I was able to remove the migration easily enough, but I didn’t really want to lose the tests.

I could have just commented them out, but I thought maybe I’d just try to mark those parts as expectedFailure:

class TestNewThing(TestCase):
    def test_new_thing(self):
        # complex set up that creates a bunch of things that are used by all assertions.

        # This assertion should be passing...and we want to be notified if it fails in the future.
        self.assertEqual('foo', bar)

        with unittest.expectedFailure:
          # This assertion will fail, but we don't care right now.
          self.assertEqual('baz', qux)

However, this doesn’t work.

Hmm, I thought, what if we put that into a seperate method, not prefixed with test_:

class TestNewThing(TestCase):
    def test_new_thing(self):
        # complex set up that creates a bunch of things that are used by all assertions.

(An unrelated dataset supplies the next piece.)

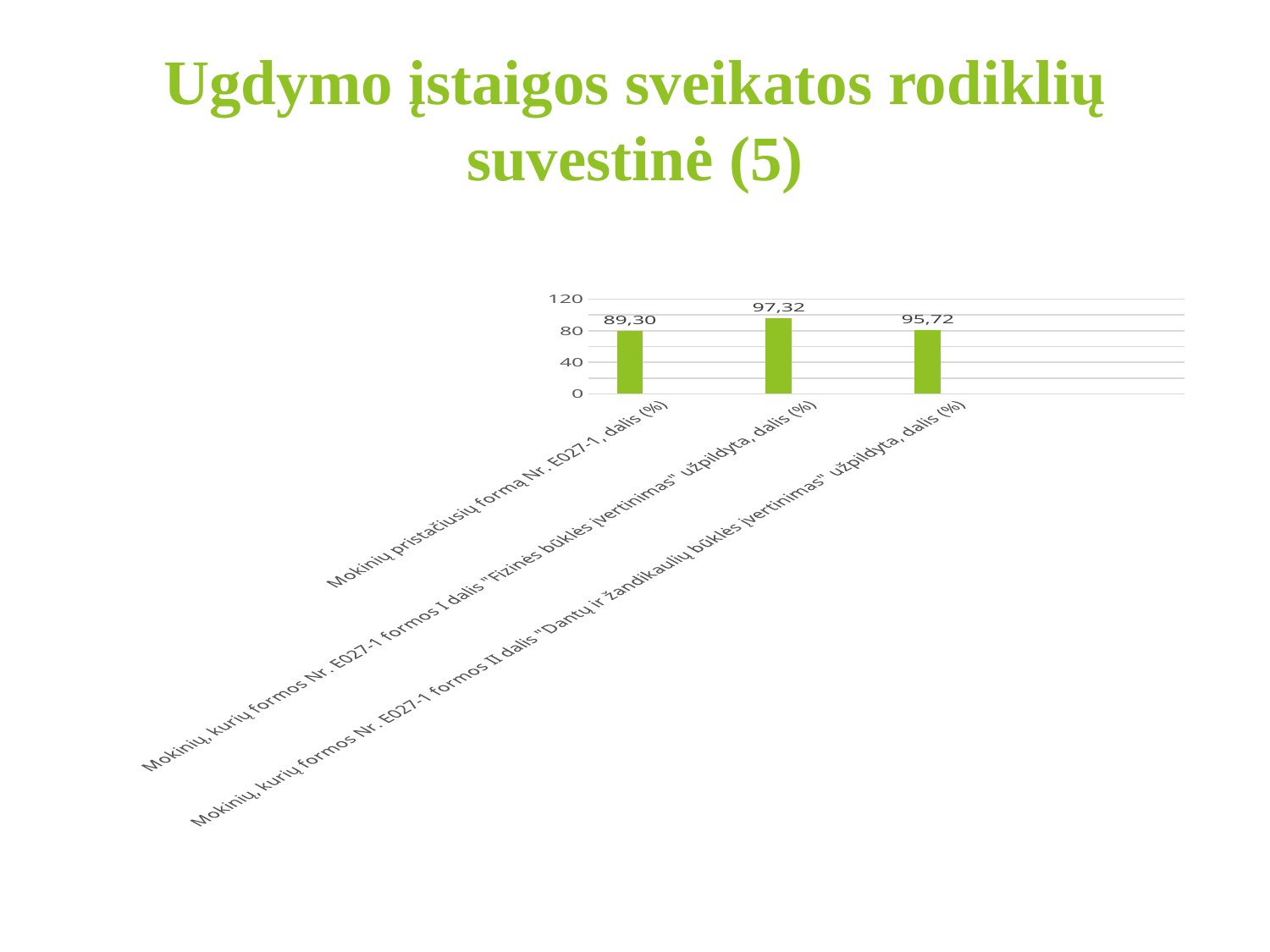
What kind of chart is shown on the slide? bar chart How many categories are shown in the chart? 3 Which is larger: the value for the II dalis "Dantų ir žandikaulių būklės įvertinimas" category or the value for "Mokinių pristačiusių formą Nr. E027-1, dalis (%)"? II dalis "Dantų ir žandikaulių būklės įvertinimas" category (95,72) What is the value for "Mokinių pristačiusių formą Nr. E027-1, dalis (%)"? 89,30 What is the difference between the value for the I dalis category (97,32) and the II dalis category (95,72)? 1,60 What is the highest value shown on the vertical axis? 120 What is the value for the category about form I dalis "Fizinės būklės įvertinimas" being filled in? 97,32 What is the value for the category about form II dalis "Dantų ir žandikaulių būklės įvertinimas" being filled in? 95,72 Which category has the highest value? Mokinių, kurių formos Nr. E027-1 formos I dalis "Fizinės būklės įvertinimas" užpildyta, dalis (%) What is the difference between the highest value (97,32) and the lowest value (89,30)? 8,02 Which category has the lowest value? Mokinių pristačiusių formą Nr. E027-1, dalis (%)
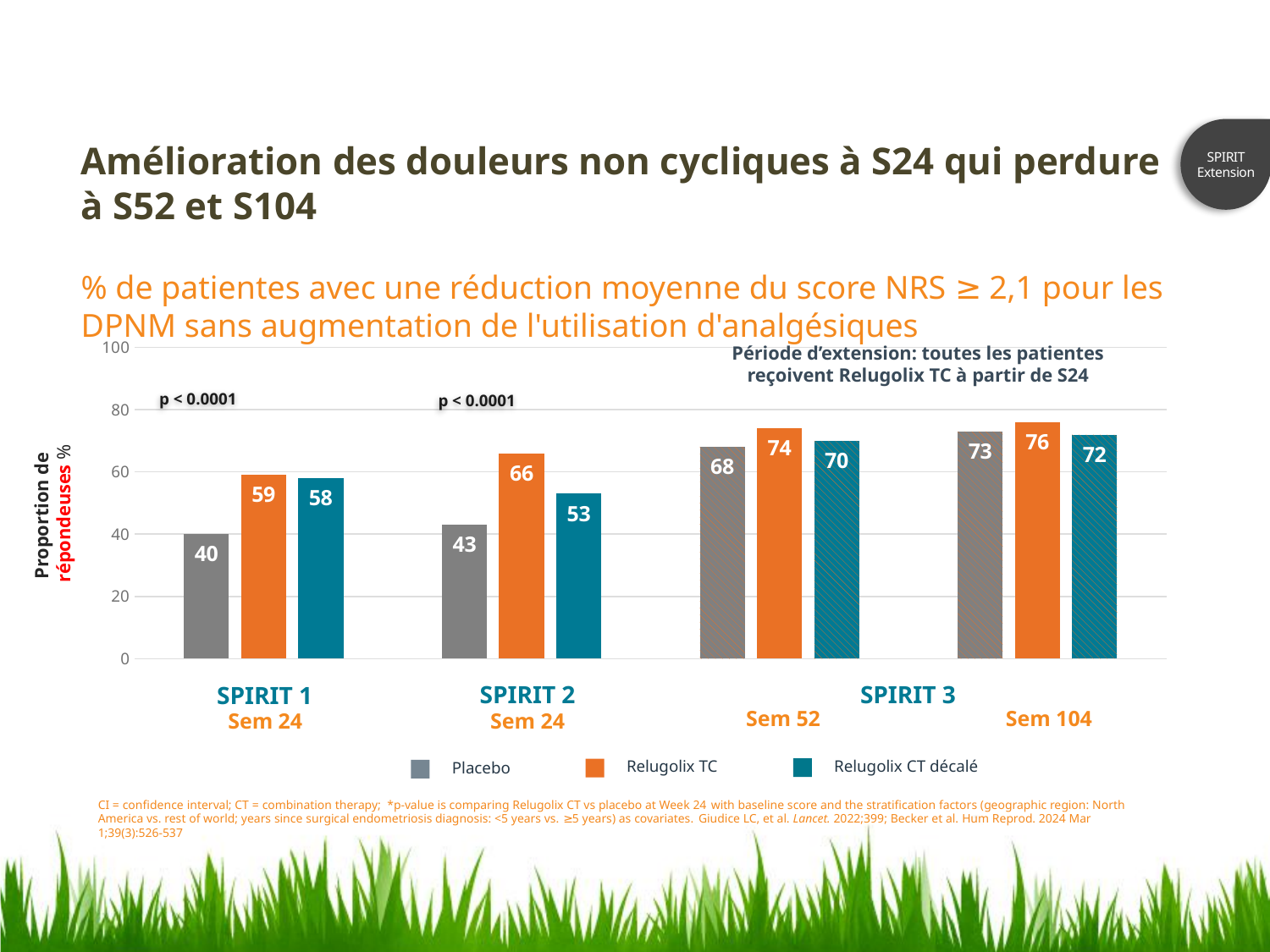
Is the Placebo value in the SPIRIT 3 Sem 52 group greater or less than 60? greater Which group has the lowest Placebo value? SPIRIT 1 Sem 24 Do the Placebo values rise or fall from SPIRIT 1 Sem 24 to SPIRIT 3 Sem 104? Rise How many series does the legend list? 3 In the SPIRIT 1 Sem 24 group, which is larger: the Relugolix TC value or the Relugolix CT décalé value? Relugolix TC What kind of chart is shown on the slide? Bar chart What is the value for Relugolix CT décalé in the SPIRIT 3 Sem 104 group? 72 What is the value for Placebo in the SPIRIT 1 Sem 24 group? 40 How many groups of bars are shown on the x axis? 4 Which group has the highest Relugolix TC value? SPIRIT 3 Sem 104 What is the difference between the Relugolix TC and Placebo values in the SPIRIT 2 Sem 24 group? 23 What is the value for Relugolix TC in the SPIRIT 2 Sem 24 group? 66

        # This assertion should be passing...and we want to be notified if it fails in the future.
        self.assertEqual('foo', bar)

        self.optional_tests()

    @unittest.expectedFailure
    def optional_tests(self):
        # This assertion will fail, but we don't care right now.
        self.assertEqual('baz', qux)

And this actually works. If you have a failure in the inner method, this will not trigger a failed build, but if you have a failure in the actual test method, then it will.